According to the LA Times, Paul Hoffman -- deputy assistant secretary for fish, wildlife and parks -- is looking to rewrite the mission of the national parks. J.T. Reynolds, superintendent of Death Valley National Park said, "They are changing the whole nature of who we are and what we have been. I hope the public understands that this is a threat to their heritage. It threatens the past, the present and the future. It's painful to see this."

Hoffman wants to upgrade grazing and mining to "park purposes," allow cellphone towers and low-flying airplanes within national parks, and allow snowmobiles on all paved roads in every park. In addition, he wants to take away the park managers' abilities to use laws such as the Clean Water Act and the Clean Air Act to protect the parks from development. Finally, he wants to deemphasize dark skies and quiet even though they are conditions needed by wildlife.

Hoffman came to the Park Service after serving as director of the Chamber of Commerce in Cody, Wyo. Before that he had served as Wyoming state director for then-U.S. Rep. Dick Cheney from 1985 to 1989.

By the way, this is the same guy who overruled the park superintendent at the Grand Canyon National Park and made the staff leave up religious plaques on display at the South Rim and also made them sell a book that said creationism created the canyon.
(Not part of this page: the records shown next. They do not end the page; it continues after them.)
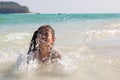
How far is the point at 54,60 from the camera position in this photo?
19.0 ft

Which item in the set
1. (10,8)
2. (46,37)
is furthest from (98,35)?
(10,8)

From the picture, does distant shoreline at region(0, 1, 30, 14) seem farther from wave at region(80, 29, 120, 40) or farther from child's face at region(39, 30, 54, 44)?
child's face at region(39, 30, 54, 44)

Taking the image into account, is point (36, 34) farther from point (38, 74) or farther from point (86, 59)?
point (86, 59)

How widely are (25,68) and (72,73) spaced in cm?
75

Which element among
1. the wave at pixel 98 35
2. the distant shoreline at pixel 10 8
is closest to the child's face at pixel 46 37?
the wave at pixel 98 35

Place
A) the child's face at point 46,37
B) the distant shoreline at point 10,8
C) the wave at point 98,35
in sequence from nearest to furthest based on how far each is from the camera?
1. the child's face at point 46,37
2. the wave at point 98,35
3. the distant shoreline at point 10,8

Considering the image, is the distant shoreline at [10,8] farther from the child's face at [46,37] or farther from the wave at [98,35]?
the child's face at [46,37]

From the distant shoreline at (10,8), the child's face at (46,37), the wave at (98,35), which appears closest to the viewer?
the child's face at (46,37)

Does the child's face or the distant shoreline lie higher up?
the child's face

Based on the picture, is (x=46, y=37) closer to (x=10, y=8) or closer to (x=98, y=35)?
(x=98, y=35)

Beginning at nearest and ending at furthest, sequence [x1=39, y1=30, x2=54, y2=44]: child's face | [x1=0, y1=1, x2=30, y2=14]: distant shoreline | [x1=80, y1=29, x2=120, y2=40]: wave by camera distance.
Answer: [x1=39, y1=30, x2=54, y2=44]: child's face → [x1=80, y1=29, x2=120, y2=40]: wave → [x1=0, y1=1, x2=30, y2=14]: distant shoreline

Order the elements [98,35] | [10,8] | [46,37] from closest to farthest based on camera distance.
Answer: [46,37] → [98,35] → [10,8]

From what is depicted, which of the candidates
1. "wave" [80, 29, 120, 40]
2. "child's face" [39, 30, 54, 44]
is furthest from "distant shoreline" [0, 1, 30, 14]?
"child's face" [39, 30, 54, 44]

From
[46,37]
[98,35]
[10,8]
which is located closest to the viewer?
[46,37]
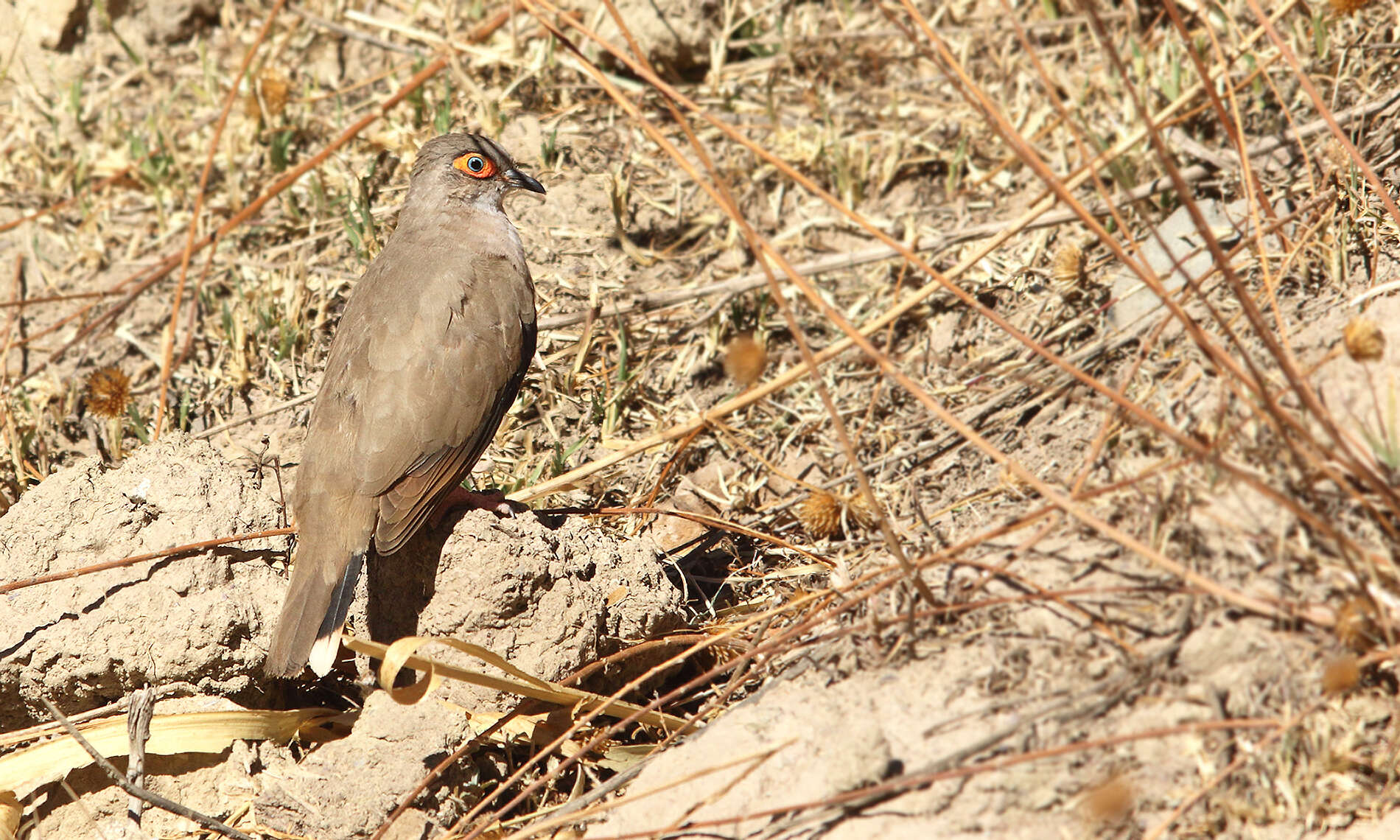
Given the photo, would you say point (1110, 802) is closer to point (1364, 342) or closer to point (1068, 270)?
point (1364, 342)

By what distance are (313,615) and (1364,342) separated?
3159 mm

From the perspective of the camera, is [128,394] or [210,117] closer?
[128,394]

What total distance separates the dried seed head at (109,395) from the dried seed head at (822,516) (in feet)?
Result: 9.96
In reaction, a group of 400 retired Park Service employees scheduled a news conference to announce a campaign to block the changes from taking effect. Also, the seven regional directors who saw Hoffman's recommendations sent a "searing memo" to Park Service Director Fran Mainella "criticizing the revisions."

I guess it was only a matter of time before the Bush Administration tried to weaken the mission of the parks. I'm sure Cheney and crew see them as just another collection of lands that are waiting to be exploited by industry.